Stated task> Give every line below again, exactly.

Excerpted records>
— Begin —
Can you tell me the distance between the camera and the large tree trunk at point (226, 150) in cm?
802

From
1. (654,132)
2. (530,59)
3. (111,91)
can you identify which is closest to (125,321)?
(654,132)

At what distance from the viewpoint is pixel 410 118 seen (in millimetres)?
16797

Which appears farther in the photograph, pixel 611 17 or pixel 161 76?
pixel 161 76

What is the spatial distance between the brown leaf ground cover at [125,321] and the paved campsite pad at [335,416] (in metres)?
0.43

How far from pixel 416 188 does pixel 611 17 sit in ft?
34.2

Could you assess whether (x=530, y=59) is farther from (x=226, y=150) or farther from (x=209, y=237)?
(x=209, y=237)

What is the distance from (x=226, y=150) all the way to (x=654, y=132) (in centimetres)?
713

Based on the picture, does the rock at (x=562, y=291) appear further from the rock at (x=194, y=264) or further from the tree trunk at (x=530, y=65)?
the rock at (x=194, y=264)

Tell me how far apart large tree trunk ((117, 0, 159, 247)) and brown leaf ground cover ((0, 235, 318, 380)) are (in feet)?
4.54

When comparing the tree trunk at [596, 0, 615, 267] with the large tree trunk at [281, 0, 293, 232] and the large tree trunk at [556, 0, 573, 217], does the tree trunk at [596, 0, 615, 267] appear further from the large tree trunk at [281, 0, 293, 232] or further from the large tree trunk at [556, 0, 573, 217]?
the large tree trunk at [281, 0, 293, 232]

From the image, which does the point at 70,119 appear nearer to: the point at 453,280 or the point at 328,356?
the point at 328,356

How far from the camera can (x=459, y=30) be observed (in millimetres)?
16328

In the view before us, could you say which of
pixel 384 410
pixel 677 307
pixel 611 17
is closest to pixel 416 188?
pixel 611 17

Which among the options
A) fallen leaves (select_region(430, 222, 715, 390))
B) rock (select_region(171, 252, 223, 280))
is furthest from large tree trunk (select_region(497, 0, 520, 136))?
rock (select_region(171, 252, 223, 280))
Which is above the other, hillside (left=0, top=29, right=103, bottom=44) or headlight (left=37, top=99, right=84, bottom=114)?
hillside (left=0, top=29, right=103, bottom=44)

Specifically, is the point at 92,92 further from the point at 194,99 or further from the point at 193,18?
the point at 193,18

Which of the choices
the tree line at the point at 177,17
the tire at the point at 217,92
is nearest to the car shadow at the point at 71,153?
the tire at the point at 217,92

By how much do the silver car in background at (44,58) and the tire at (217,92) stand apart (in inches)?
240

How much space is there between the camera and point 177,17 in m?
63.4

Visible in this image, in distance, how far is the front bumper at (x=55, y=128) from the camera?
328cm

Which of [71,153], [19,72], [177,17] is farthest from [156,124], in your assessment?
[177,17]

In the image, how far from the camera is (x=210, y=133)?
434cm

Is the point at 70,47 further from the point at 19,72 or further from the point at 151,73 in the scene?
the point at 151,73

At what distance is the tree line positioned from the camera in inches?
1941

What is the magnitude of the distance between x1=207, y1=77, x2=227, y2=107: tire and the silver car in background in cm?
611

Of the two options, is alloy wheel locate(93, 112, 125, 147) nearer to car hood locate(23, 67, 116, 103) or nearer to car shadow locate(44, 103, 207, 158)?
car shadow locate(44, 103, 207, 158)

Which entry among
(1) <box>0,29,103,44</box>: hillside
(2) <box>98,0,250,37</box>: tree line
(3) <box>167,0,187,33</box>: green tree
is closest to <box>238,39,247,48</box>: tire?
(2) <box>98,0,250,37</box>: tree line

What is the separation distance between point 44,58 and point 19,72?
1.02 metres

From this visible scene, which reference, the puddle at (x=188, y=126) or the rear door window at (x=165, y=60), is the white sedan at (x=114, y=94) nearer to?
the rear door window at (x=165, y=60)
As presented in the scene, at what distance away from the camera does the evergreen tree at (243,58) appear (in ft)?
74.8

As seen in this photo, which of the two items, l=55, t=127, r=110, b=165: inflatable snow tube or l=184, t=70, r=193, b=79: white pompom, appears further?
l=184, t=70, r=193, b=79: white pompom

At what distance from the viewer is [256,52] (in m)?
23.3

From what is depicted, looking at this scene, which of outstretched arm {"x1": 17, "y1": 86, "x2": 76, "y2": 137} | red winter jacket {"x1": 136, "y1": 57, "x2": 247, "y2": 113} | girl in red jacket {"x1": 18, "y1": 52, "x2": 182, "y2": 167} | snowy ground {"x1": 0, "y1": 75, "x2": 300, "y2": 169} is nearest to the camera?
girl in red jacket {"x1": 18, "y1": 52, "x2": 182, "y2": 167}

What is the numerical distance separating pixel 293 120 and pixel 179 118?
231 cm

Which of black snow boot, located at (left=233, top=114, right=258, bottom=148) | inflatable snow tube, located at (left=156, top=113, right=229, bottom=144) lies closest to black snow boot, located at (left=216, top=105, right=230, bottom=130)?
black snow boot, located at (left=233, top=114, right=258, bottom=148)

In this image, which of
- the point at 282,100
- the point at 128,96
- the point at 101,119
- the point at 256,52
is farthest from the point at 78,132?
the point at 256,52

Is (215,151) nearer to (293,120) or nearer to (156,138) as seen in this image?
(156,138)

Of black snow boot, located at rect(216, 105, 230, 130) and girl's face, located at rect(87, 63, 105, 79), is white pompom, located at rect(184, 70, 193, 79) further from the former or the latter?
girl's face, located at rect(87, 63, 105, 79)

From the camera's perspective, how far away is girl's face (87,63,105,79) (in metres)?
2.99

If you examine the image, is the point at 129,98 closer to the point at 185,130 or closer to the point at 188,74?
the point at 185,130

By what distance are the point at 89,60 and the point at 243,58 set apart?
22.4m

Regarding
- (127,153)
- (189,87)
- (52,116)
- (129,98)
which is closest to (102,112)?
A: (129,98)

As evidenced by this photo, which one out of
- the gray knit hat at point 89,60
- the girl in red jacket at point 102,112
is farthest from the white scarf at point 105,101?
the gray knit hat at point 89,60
— End —
Written solution>
Can you tell me the distance between the camera and the large tree trunk at point (226, 150) in cm?
802

From
1. (654,132)
2. (530,59)
3. (111,91)
can you identify which is closest to (125,321)?
(654,132)

At what distance from the viewpoint is pixel 410 118 seen (in millimetres)?
16797

Which appears farther in the photograph, pixel 611 17 or pixel 161 76?
pixel 161 76

What is the spatial distance between the brown leaf ground cover at [125,321] and the paved campsite pad at [335,416] (in metres)?
0.43

How far from pixel 416 188 does pixel 611 17 sit in ft?
34.2

Could you assess whether (x=530, y=59) is farther from (x=226, y=150) or farther from (x=209, y=237)?
(x=209, y=237)

What is the distance from (x=226, y=150) all the way to (x=654, y=132) (in centimetres)?
713

Based on the picture, does the rock at (x=562, y=291) appear further from the rock at (x=194, y=264) or further from the tree trunk at (x=530, y=65)?
the rock at (x=194, y=264)

Tell me how far apart large tree trunk ((117, 0, 159, 247)) and brown leaf ground cover ((0, 235, 318, 380)) are (in feet)?
4.54

When comparing the tree trunk at [596, 0, 615, 267] with the large tree trunk at [281, 0, 293, 232] and the large tree trunk at [556, 0, 573, 217], does the tree trunk at [596, 0, 615, 267] appear further from the large tree trunk at [281, 0, 293, 232] or further from the large tree trunk at [556, 0, 573, 217]?
the large tree trunk at [281, 0, 293, 232]

From the image, which does the point at 70,119 appear nearer to: the point at 453,280 or the point at 328,356?
the point at 328,356

How far from the camera can (x=459, y=30) be observed (in millimetres)?
16328

In the view before us, could you say which of
pixel 384 410
pixel 677 307
pixel 611 17
is closest to pixel 416 188?
pixel 611 17

Which among the options
A) fallen leaves (select_region(430, 222, 715, 390))
B) rock (select_region(171, 252, 223, 280))
is furthest from large tree trunk (select_region(497, 0, 520, 136))?
rock (select_region(171, 252, 223, 280))
Which is above the other, hillside (left=0, top=29, right=103, bottom=44) or headlight (left=37, top=99, right=84, bottom=114)?
hillside (left=0, top=29, right=103, bottom=44)

Specifically, is the point at 92,92 further from the point at 194,99 or further from the point at 193,18?
the point at 193,18

Which of the choices
the tree line at the point at 177,17
the tire at the point at 217,92
is nearest to the car shadow at the point at 71,153?
the tire at the point at 217,92

By how much do the silver car in background at (44,58) and the tire at (217,92) stand apart (in inches)?
240

How much space is there between the camera and point 177,17 in m?
63.4

Visible in this image, in distance, how far is the front bumper at (x=55, y=128) from the camera?
328cm

Which of [71,153], [19,72], [177,17] is farthest from [156,124], in your assessment?
[177,17]

In the image, how far from the camera is (x=210, y=133)?
434cm

Is the point at 70,47 further from the point at 19,72 or further from the point at 151,73 in the scene?
the point at 151,73

At what distance is the tree line positioned from the camera in inches?
1941

What is the magnitude of the distance between x1=207, y1=77, x2=227, y2=107: tire and the silver car in background in cm?
611

Of the two options, is alloy wheel locate(93, 112, 125, 147) nearer to car hood locate(23, 67, 116, 103) or nearer to car shadow locate(44, 103, 207, 158)?
car shadow locate(44, 103, 207, 158)

Which entry among
(1) <box>0,29,103,44</box>: hillside
(2) <box>98,0,250,37</box>: tree line
(3) <box>167,0,187,33</box>: green tree
is closest to <box>238,39,247,48</box>: tire?
(2) <box>98,0,250,37</box>: tree line

What is the separation distance between point 44,58 and point 19,72?
1.02 metres

From this visible scene, which reference, the puddle at (x=188, y=126) or the rear door window at (x=165, y=60), is the white sedan at (x=114, y=94) nearer to?
the rear door window at (x=165, y=60)
As presented in the scene, at what distance away from the camera does the evergreen tree at (243,58) appear (in ft)?
74.8

As seen in this photo, which of the two items, l=55, t=127, r=110, b=165: inflatable snow tube or l=184, t=70, r=193, b=79: white pompom, appears further?
l=184, t=70, r=193, b=79: white pompom

At what distance from the viewer is [256,52] (in m)?
23.3

From what is depicted, looking at this scene, which of outstretched arm {"x1": 17, "y1": 86, "x2": 76, "y2": 137} | red winter jacket {"x1": 136, "y1": 57, "x2": 247, "y2": 113} | girl in red jacket {"x1": 18, "y1": 52, "x2": 182, "y2": 167} | snowy ground {"x1": 0, "y1": 75, "x2": 300, "y2": 169} is nearest to the camera?
girl in red jacket {"x1": 18, "y1": 52, "x2": 182, "y2": 167}

What is the numerical distance separating pixel 293 120 and pixel 179 118?
231 cm

Which of black snow boot, located at (left=233, top=114, right=258, bottom=148) | inflatable snow tube, located at (left=156, top=113, right=229, bottom=144) lies closest to black snow boot, located at (left=216, top=105, right=230, bottom=130)?
black snow boot, located at (left=233, top=114, right=258, bottom=148)

In this image, which of
- the point at 282,100
- the point at 128,96
- the point at 101,119
- the point at 256,52
is farthest from the point at 78,132?
the point at 256,52

Is (215,151) nearer to (293,120) or nearer to (156,138) as seen in this image?
(156,138)

Of black snow boot, located at rect(216, 105, 230, 130) and girl's face, located at rect(87, 63, 105, 79), is white pompom, located at rect(184, 70, 193, 79) further from the former or the latter?
girl's face, located at rect(87, 63, 105, 79)

From the camera's perspective, how far away is girl's face (87,63,105,79) (in metres)?
2.99

If you examine the image, is the point at 129,98 closer to the point at 185,130 or closer to the point at 188,74?
the point at 185,130

By what distance are the point at 89,60 and the point at 243,58 set apart?
22.4m

Regarding
- (127,153)
- (189,87)
- (52,116)
- (129,98)
which is closest to (102,112)?
A: (129,98)

As evidenced by this photo, which one out of
- the gray knit hat at point 89,60
- the girl in red jacket at point 102,112
is farthest from the white scarf at point 105,101?
the gray knit hat at point 89,60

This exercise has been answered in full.